» Reading passage:
+++
However, machine learning-based methods require large amounts of annotated data to train the classifier, and require manual selection of features and algorithms. There is a degree of subjectivity in feature extraction and algorithm selection, with good or bad feature extraction directly affecting classification results [21] and not easily generalized to a new corpus.

Deep learning-based approaches: In recent years, the rise of deep learning techniques has brought new breakthroughs in text sentiment analysis. In particular, the use of pre-trained language models (e.g., BERT, RoBERTa, XLNet, etc.) for fine-tuning to solve sentiment analysis problems has yielded very good results. This approach does not require manual feature construction and can handle complex semantic relationships, and therefore has very promising applications in the field of text sentiment analysis.

BERT (Bidirectional Encoder Representations from Transformers) is a pre-trained language model based on the transformer structure proposed by Google in 2018, and is currently one of the most representative and influential models in the field of natural language processing [22]. Due to the excellent performance of the BERT model, various variants derived from it are also widely used in the field of natural language processing, such as RoBERTa [23], ALBERT [24], ELECTRA [25], etc. The emergence of the BERT model has greatly promoted the development of the field of natural language processing and has achieved leading scores in several benchmark tests, becoming an important milestone in the field of natural language processing. Li Mingzheng et al. in [26] proposed a novel sentiment analysis model for Chinese stock reviews based on BERT. This model relies on a pre-trained model to improve the classification accuracy. The model uses a BERT pre-training language model to perform sentence-level representation of stock reviews, and then feeds the obtained feature vector into the classifier layer for classification. In the experiments, we demonstrate that our method has higher precision, recall and F1 than TextCNN, TextRNN, Att-BLSTM and TextCRNN. Our model can achieve the best results, which indicates its effectiveness in Chinese stock review sentiment analysis. Meanwhile, our model has strong generalization ability and can perform sentiment analysis in many fields.
+++
» Information provided:
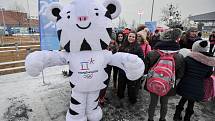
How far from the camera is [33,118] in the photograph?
3586 millimetres

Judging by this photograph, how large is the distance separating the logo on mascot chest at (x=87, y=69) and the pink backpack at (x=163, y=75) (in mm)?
980

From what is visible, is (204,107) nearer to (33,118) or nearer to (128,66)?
(128,66)

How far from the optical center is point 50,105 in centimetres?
412

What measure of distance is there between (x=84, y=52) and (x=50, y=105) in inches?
75.6

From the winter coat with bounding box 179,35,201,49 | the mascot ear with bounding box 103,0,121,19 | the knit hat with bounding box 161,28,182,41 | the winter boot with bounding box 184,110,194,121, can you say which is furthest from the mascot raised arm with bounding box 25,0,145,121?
the winter coat with bounding box 179,35,201,49

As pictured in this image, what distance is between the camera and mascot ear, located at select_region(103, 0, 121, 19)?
2.96 m

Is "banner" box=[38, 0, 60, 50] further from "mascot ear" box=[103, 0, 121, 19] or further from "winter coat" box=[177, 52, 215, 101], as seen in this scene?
"winter coat" box=[177, 52, 215, 101]

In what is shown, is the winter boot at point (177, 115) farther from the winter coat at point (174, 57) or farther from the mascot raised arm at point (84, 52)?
the mascot raised arm at point (84, 52)

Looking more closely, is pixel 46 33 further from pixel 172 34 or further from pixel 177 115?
pixel 177 115

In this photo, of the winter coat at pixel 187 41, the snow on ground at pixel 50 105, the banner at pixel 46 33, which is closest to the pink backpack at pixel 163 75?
the snow on ground at pixel 50 105

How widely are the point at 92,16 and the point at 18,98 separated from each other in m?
2.94

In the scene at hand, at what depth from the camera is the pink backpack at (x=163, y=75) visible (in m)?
2.92

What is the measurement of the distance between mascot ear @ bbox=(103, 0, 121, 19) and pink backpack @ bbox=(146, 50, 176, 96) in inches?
38.6

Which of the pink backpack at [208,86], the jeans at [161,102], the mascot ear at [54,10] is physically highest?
the mascot ear at [54,10]
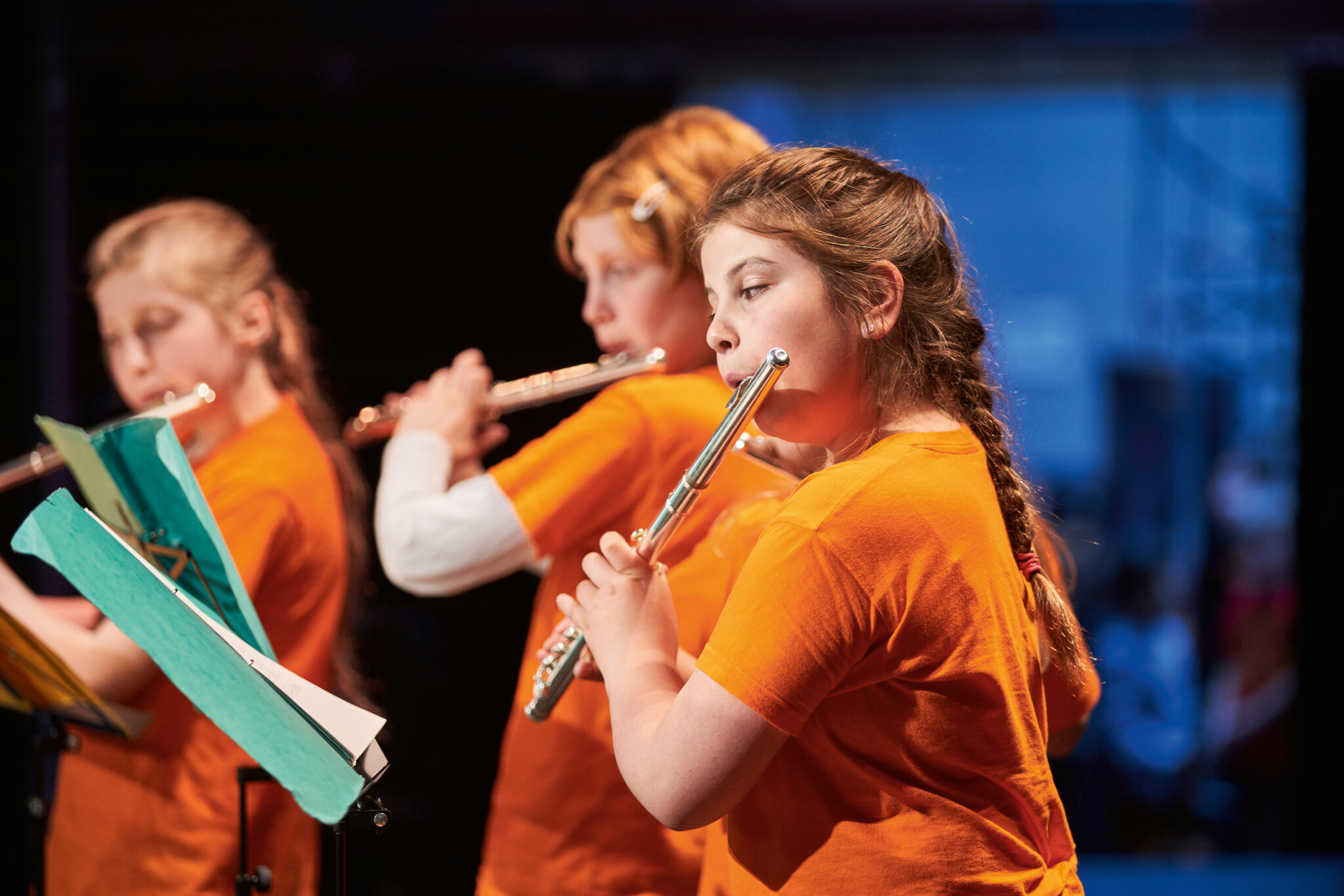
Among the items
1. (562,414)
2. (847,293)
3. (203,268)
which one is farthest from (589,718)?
(562,414)

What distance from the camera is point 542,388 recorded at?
1.74 m

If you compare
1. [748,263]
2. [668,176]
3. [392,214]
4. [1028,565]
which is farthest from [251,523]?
[392,214]

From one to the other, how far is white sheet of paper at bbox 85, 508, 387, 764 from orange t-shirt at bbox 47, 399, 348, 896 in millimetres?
490

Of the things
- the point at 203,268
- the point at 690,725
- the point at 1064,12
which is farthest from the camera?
the point at 1064,12

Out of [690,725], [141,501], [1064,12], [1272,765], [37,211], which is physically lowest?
[1272,765]

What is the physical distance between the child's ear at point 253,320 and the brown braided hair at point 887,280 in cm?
93

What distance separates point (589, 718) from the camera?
50.9 inches

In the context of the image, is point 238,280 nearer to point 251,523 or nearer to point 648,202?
point 251,523

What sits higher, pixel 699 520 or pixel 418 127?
pixel 418 127

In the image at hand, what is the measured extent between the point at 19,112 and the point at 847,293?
7.87 ft

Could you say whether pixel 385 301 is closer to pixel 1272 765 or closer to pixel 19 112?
pixel 19 112

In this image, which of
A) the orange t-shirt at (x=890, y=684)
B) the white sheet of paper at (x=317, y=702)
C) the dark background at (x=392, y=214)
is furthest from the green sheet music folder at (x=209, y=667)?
the dark background at (x=392, y=214)

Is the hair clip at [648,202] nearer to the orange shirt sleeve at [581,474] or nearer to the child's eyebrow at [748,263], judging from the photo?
the orange shirt sleeve at [581,474]

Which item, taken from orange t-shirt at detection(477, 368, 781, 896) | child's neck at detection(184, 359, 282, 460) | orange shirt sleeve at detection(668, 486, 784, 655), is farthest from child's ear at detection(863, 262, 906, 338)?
child's neck at detection(184, 359, 282, 460)
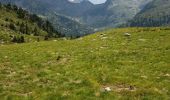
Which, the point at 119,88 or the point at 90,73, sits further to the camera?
the point at 90,73

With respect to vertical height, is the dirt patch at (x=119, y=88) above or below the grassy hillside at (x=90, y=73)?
below

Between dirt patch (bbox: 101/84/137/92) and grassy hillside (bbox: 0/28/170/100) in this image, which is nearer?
grassy hillside (bbox: 0/28/170/100)

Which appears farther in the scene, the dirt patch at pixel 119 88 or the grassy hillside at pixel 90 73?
the dirt patch at pixel 119 88

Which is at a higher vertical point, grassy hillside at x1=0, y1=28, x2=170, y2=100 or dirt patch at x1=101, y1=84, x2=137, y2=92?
grassy hillside at x1=0, y1=28, x2=170, y2=100

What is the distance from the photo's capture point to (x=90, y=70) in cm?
3109

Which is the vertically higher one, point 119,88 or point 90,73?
point 90,73

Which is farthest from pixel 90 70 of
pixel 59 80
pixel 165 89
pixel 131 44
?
pixel 131 44

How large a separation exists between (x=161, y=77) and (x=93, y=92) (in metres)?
6.54

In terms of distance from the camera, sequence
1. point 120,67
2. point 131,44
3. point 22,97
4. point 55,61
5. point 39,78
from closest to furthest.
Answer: point 22,97 → point 39,78 → point 120,67 → point 55,61 → point 131,44

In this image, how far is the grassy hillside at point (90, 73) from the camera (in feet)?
82.2

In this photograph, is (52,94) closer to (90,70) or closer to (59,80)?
(59,80)

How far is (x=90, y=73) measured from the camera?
30.1m

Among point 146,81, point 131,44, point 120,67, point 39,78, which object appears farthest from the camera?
point 131,44

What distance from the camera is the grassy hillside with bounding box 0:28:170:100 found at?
25047mm
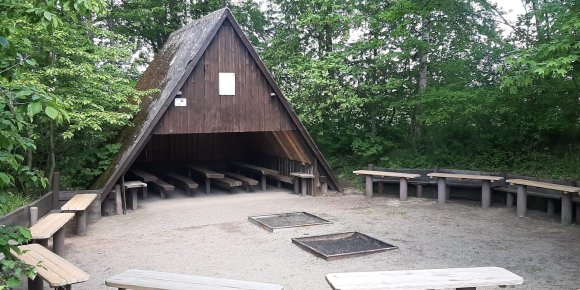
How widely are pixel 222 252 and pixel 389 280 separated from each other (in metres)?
3.84

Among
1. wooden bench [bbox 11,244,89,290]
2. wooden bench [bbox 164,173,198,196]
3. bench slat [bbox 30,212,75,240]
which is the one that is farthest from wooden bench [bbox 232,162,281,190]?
wooden bench [bbox 11,244,89,290]

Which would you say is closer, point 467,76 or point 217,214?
point 217,214

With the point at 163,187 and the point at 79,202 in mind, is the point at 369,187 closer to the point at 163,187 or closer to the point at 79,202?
the point at 163,187

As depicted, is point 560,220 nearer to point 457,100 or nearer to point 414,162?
point 457,100

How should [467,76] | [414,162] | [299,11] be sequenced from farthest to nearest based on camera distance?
[299,11]
[414,162]
[467,76]

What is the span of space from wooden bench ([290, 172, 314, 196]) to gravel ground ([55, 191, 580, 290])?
999 mm

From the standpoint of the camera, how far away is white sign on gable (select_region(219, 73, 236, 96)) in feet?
40.3

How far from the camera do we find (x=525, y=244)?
27.1 feet

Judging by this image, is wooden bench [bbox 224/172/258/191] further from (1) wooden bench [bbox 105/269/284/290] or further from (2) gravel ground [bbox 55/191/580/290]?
(1) wooden bench [bbox 105/269/284/290]

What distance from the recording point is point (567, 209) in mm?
9789

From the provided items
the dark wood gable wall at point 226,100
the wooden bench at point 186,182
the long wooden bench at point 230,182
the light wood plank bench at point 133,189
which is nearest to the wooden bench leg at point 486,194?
the dark wood gable wall at point 226,100

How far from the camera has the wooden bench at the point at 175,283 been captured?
4750 mm

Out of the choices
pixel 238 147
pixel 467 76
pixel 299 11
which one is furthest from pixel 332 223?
pixel 299 11

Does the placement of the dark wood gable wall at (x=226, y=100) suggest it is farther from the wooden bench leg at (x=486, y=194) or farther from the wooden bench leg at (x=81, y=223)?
the wooden bench leg at (x=486, y=194)
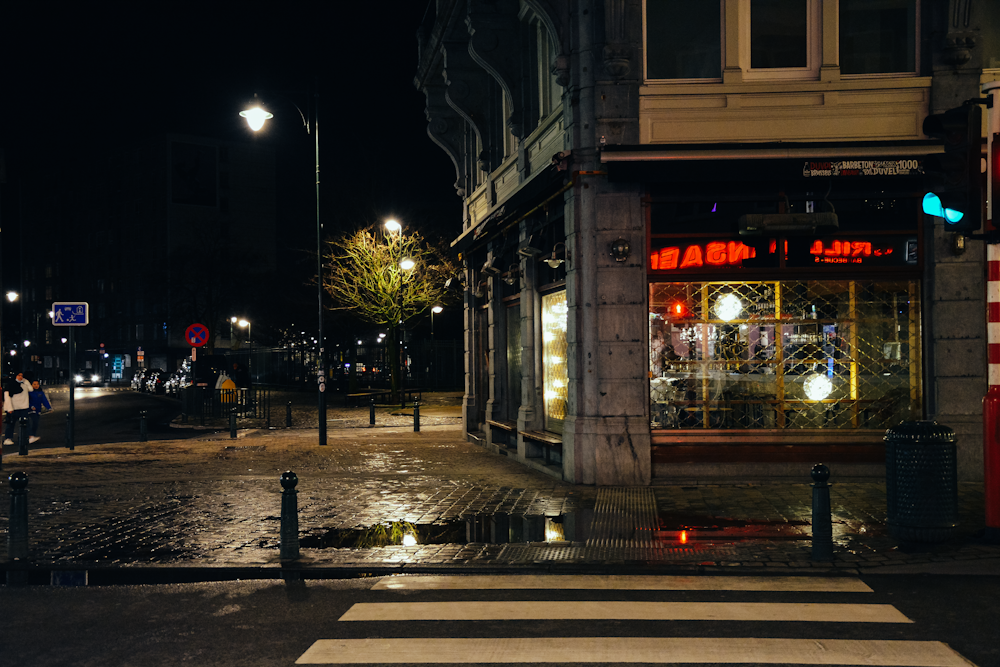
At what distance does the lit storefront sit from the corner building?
3cm

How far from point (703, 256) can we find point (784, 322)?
1.54 m

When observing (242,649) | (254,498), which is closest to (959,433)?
(254,498)

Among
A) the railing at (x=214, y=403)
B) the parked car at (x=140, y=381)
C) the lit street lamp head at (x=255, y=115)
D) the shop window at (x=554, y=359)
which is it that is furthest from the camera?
the parked car at (x=140, y=381)

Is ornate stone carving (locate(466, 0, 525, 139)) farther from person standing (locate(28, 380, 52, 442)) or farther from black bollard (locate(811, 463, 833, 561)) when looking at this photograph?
person standing (locate(28, 380, 52, 442))

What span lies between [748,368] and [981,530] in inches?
189

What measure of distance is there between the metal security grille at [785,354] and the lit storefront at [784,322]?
0.6 inches

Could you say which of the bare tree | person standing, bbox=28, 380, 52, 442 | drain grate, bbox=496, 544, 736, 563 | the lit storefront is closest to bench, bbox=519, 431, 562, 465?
the lit storefront

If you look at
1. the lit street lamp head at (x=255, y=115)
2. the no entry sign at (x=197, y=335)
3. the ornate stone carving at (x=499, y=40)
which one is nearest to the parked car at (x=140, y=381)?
the no entry sign at (x=197, y=335)

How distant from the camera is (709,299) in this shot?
1327 centimetres

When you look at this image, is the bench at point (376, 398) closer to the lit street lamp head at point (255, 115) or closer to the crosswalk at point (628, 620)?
the lit street lamp head at point (255, 115)

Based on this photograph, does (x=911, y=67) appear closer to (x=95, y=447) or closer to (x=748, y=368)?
Answer: (x=748, y=368)

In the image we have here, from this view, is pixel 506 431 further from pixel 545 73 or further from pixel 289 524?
pixel 289 524

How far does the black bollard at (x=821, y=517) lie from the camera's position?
26.3 ft

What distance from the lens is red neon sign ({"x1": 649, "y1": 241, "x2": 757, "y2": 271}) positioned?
42.8ft
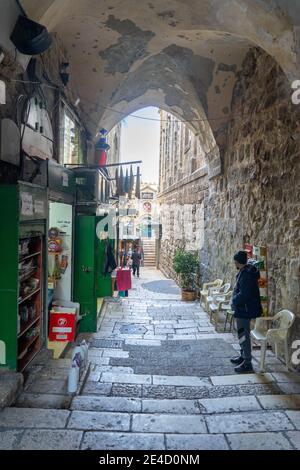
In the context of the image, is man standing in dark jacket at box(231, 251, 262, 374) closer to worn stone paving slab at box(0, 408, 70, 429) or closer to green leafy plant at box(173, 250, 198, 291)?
worn stone paving slab at box(0, 408, 70, 429)

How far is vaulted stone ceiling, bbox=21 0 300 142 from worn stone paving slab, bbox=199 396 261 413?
353 cm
+++
The sentiment analysis passage reports a comparison of a BERT-based model for Chinese stock reviews against other methods. List every method it names as one the model outperformed.

TextCNN, TextRNN, Att-BLSTM, TextCRNN